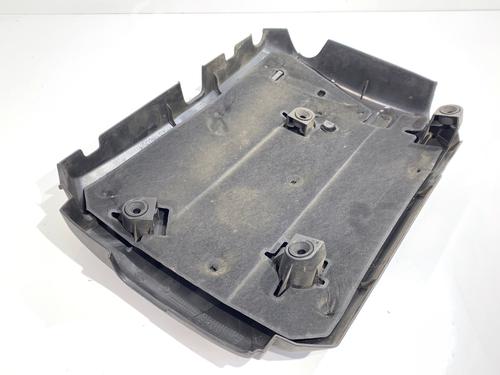 Upper protection VW PASSAT B7 (A32, A33) 1.8 TSI | BP39311334M93 - Image 4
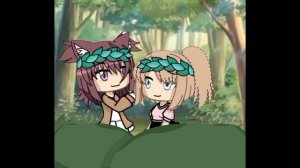 ДОБРЫЕ СЬЮ?// РЕАКЦИЯ НА СЬЮ ЧАСТЬ 4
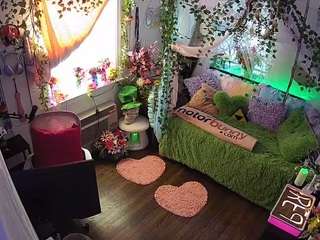 voyeurcam veccasalt 01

= = =

[TASK STATEMENT]: Restate the whole listing exactly as written, minus the pictures.

[RESPONSE AREA]:
 Upper protection VW PASSAT B7 (A32, A33) 1.8 TSI | BP39311334M93 - Image 4
 ДОБРЫЕ СЬЮ?// РЕАКЦИЯ НА СЬЮ ЧАСТЬ 4
 voyeurcam veccasalt 01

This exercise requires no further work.